--- BEGIN Exercise inputs ---
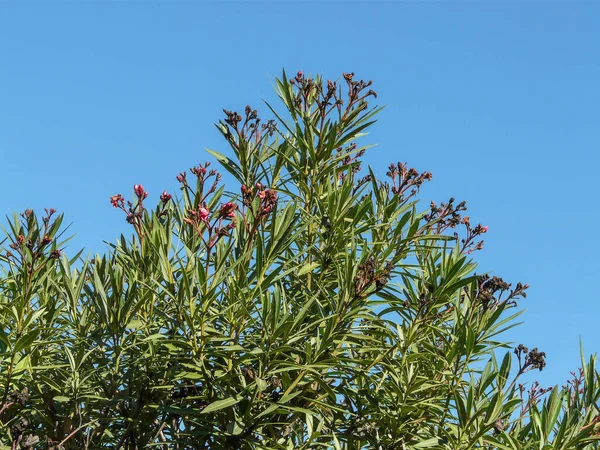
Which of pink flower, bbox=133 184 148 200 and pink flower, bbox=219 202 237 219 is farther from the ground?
pink flower, bbox=133 184 148 200

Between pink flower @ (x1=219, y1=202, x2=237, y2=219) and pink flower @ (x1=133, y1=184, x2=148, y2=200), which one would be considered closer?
pink flower @ (x1=219, y1=202, x2=237, y2=219)

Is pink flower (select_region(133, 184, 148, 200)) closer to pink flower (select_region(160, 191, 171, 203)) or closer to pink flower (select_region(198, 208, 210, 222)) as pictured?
pink flower (select_region(160, 191, 171, 203))

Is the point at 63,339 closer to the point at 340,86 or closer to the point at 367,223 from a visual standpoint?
the point at 367,223

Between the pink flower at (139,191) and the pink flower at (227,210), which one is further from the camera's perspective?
the pink flower at (139,191)

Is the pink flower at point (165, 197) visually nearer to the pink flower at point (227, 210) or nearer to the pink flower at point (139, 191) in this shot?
the pink flower at point (139, 191)

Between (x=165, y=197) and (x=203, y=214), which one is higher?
(x=165, y=197)

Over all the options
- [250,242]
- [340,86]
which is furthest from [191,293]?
[340,86]

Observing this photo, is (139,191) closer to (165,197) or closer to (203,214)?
(165,197)

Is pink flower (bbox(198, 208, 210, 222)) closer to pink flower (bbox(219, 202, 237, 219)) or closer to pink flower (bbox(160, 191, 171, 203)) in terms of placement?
pink flower (bbox(219, 202, 237, 219))

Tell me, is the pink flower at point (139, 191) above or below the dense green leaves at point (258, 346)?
above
--- END Exercise inputs ---
● Aim of the exercise
Copy all the items above word for word, leaving out the picture.

● Solution for this problem
Which of pink flower, bbox=133 184 148 200 and pink flower, bbox=219 202 237 219 is farther from the ground?
pink flower, bbox=133 184 148 200

Between pink flower @ (x1=219, y1=202, x2=237, y2=219) and pink flower @ (x1=133, y1=184, x2=148, y2=200), which one would be considered closer?
pink flower @ (x1=219, y1=202, x2=237, y2=219)

Is pink flower (select_region(133, 184, 148, 200)) closer to pink flower (select_region(160, 191, 171, 203)) or closer to pink flower (select_region(198, 208, 210, 222)) as pictured?
pink flower (select_region(160, 191, 171, 203))

Is the point at 63,339 closer to the point at 340,86 or closer to the point at 367,223 from a visual standpoint?
the point at 367,223

Between the pink flower at (139,191) and the pink flower at (227,210), which one is further from the camera's perspective?
the pink flower at (139,191)

Is the pink flower at point (165, 197) visually nearer to the pink flower at point (227, 210) or nearer to the pink flower at point (139, 191) in this shot?
the pink flower at point (139, 191)

Between (x=165, y=197) and (x=203, y=214), which one is higher?
(x=165, y=197)

Over all the options
- [250,242]
- [340,86]
which is furthest from [191,293]?
[340,86]

Observing this photo, is (139,191) closer to (165,197) or closer to (203,214)?
(165,197)

Is pink flower (bbox(198, 208, 210, 222)) closer to pink flower (bbox(219, 202, 237, 219)) or closer to pink flower (bbox(160, 191, 171, 203)) in terms of placement?
pink flower (bbox(219, 202, 237, 219))

Tell me, is the pink flower at point (139, 191) above or below the dense green leaves at point (258, 346)?
above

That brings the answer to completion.